___ DATA ROWS ___
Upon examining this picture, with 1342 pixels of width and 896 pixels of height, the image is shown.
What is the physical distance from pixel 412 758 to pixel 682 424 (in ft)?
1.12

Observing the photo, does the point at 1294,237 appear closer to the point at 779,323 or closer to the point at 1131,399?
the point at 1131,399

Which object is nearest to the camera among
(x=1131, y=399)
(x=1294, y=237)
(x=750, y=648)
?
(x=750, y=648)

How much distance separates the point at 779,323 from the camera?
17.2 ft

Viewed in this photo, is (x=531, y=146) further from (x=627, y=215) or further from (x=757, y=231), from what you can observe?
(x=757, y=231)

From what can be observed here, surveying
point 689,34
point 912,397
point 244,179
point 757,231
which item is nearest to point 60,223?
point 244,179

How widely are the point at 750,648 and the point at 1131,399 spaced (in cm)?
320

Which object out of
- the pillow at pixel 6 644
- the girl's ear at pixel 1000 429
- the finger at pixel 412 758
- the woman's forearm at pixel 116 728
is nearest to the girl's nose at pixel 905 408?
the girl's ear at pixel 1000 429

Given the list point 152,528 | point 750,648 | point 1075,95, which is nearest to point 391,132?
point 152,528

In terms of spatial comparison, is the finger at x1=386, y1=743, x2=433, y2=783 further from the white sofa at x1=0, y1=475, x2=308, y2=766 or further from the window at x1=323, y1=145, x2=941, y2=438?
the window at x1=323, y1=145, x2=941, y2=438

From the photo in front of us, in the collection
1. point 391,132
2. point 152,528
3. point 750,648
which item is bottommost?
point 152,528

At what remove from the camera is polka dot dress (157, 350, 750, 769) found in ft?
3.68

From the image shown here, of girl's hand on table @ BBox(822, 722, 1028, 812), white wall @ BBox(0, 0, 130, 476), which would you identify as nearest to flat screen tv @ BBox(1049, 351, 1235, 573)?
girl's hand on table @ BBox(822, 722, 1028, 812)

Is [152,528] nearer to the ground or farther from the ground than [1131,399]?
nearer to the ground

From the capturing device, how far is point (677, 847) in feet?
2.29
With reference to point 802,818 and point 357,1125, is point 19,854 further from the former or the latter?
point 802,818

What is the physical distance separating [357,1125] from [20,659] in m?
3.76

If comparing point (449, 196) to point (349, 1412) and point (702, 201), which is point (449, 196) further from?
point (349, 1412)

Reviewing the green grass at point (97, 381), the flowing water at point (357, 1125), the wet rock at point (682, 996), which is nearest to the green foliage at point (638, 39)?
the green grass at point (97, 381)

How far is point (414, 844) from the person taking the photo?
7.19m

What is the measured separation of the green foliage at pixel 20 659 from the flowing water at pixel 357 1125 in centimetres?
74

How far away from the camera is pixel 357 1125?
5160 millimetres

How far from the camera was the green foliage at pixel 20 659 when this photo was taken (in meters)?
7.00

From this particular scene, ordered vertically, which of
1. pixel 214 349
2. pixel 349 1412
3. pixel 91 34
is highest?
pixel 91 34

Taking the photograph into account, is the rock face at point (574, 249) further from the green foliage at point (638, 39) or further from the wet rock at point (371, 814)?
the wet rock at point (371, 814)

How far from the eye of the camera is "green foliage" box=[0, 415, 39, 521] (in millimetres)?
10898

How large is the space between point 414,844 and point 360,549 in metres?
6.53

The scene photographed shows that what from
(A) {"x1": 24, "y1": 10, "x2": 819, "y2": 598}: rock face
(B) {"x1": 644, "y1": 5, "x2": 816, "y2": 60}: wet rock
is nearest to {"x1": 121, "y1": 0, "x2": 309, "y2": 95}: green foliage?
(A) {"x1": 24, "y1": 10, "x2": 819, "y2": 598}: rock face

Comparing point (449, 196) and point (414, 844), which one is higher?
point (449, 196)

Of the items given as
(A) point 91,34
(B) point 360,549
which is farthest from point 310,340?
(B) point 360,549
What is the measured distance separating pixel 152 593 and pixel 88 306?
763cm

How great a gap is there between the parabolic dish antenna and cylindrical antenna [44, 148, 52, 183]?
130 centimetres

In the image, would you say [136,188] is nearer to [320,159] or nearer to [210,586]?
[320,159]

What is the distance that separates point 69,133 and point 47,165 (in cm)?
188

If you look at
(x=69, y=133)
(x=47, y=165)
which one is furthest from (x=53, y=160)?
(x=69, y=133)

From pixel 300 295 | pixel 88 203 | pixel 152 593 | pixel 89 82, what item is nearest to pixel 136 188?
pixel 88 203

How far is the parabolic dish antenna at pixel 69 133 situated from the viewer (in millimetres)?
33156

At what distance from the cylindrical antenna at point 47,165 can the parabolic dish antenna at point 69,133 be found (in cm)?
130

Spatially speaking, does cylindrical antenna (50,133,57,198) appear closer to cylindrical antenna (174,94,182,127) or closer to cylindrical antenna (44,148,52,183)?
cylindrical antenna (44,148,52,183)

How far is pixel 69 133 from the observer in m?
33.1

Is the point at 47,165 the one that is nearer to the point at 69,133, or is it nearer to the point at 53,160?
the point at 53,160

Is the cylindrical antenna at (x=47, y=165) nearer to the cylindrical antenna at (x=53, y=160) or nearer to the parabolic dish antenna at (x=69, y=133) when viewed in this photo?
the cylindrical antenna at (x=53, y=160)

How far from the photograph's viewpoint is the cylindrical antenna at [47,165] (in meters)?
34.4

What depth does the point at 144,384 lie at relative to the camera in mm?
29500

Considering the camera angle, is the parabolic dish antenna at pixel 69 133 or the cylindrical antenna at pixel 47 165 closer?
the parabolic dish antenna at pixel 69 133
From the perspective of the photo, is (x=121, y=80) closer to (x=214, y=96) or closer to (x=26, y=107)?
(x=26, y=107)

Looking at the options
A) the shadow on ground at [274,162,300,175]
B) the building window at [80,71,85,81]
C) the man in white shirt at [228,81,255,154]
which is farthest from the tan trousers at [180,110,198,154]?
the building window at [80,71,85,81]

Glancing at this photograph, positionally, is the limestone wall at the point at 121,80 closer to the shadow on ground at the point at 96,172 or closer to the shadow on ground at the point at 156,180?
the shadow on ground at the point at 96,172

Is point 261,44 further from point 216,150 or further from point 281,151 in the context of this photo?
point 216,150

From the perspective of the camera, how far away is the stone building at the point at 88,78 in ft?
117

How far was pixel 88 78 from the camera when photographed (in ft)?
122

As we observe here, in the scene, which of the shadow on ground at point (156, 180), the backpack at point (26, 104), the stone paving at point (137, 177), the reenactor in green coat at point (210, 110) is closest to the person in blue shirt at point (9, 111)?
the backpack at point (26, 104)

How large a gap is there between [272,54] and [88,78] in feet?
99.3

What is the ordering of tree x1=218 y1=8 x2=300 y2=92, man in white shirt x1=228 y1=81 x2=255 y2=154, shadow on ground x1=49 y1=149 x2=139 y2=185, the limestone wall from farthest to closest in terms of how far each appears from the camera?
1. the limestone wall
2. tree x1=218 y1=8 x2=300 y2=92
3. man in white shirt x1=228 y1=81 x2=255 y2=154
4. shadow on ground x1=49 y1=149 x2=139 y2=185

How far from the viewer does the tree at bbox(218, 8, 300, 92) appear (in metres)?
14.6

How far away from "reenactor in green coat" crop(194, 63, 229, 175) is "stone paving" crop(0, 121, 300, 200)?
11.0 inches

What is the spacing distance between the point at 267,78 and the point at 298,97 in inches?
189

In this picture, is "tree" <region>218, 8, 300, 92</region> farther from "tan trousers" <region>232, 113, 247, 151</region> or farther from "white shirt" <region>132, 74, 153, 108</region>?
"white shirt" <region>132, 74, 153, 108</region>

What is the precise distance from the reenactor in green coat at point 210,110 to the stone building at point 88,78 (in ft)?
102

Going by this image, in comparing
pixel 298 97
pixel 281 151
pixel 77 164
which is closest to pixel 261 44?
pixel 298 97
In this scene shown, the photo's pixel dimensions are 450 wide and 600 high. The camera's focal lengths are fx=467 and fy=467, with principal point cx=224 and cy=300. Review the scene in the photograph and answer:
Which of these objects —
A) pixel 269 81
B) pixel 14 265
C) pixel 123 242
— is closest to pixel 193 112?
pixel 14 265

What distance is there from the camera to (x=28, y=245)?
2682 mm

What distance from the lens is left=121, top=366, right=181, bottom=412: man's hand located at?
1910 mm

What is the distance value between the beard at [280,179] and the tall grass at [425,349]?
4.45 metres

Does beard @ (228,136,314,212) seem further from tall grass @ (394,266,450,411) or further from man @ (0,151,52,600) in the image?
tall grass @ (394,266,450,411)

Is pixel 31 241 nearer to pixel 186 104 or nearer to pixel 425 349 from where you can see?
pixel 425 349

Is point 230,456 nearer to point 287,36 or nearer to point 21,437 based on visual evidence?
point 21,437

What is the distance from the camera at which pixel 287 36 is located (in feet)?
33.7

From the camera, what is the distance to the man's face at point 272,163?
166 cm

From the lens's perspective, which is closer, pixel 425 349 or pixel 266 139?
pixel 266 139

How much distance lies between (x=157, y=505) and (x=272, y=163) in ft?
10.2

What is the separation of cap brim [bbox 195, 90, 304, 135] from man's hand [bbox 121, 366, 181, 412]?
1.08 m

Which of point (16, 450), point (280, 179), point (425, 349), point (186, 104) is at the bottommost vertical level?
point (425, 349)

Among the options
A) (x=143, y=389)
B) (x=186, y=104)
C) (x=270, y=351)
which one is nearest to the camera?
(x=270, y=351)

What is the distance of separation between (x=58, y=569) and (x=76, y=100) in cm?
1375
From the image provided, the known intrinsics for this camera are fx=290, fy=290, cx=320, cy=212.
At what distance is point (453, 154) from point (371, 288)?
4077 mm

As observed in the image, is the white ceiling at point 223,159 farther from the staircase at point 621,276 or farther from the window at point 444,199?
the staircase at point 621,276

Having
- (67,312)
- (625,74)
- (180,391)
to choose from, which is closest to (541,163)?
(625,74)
___
*DIRECTIONS*
Print the line containing "What distance is there" and every line after it to the end of the records above, exactly as written, and nothing else.

*FULL RESPONSE*
What distance is there from the camera to (x=28, y=245)?
2682 mm

What distance from the lens is left=121, top=366, right=181, bottom=412: man's hand located at?
1910 mm

What is the distance value between the beard at [280,179] and the tall grass at [425,349]?
4.45 metres

Does beard @ (228,136,314,212) seem further from tall grass @ (394,266,450,411) or further from man @ (0,151,52,600) in the image?
tall grass @ (394,266,450,411)

Is pixel 31 241 nearer to pixel 186 104 or nearer to pixel 425 349 from where you can see?
pixel 425 349

Is point 230,456 nearer to point 287,36 or nearer to point 21,437 based on visual evidence?
point 21,437

What is the distance from the camera at which pixel 287 36 is located (in feet)?
33.7

From the camera, what is the distance to the man's face at point 272,163?
166 cm

From the lens's perspective, which is closer, pixel 425 349 or pixel 266 139?
pixel 266 139

How much distance lies between (x=157, y=505) and (x=272, y=163) in ft?
10.2

What is the separation of cap brim [bbox 195, 90, 304, 135] from man's hand [bbox 121, 366, 181, 412]?
1.08 m

Which of point (16, 450), point (280, 179), point (425, 349), point (186, 104) is at the bottommost vertical level?
point (425, 349)

Among the options
A) (x=143, y=389)
B) (x=186, y=104)
C) (x=270, y=351)
which one is nearest to the camera?
(x=270, y=351)

What is the distance of separation between (x=58, y=569) and (x=76, y=100) in cm?
1375
From the image provided, the known intrinsics for this camera are fx=290, fy=290, cx=320, cy=212.
At what distance is point (453, 154) from point (371, 288)?
4077 mm

As observed in the image, is the white ceiling at point 223,159 farther from the staircase at point 621,276 or farther from the window at point 444,199?
the staircase at point 621,276

Having
- (67,312)
- (625,74)
- (180,391)
to choose from, which is closest to (541,163)?
(625,74)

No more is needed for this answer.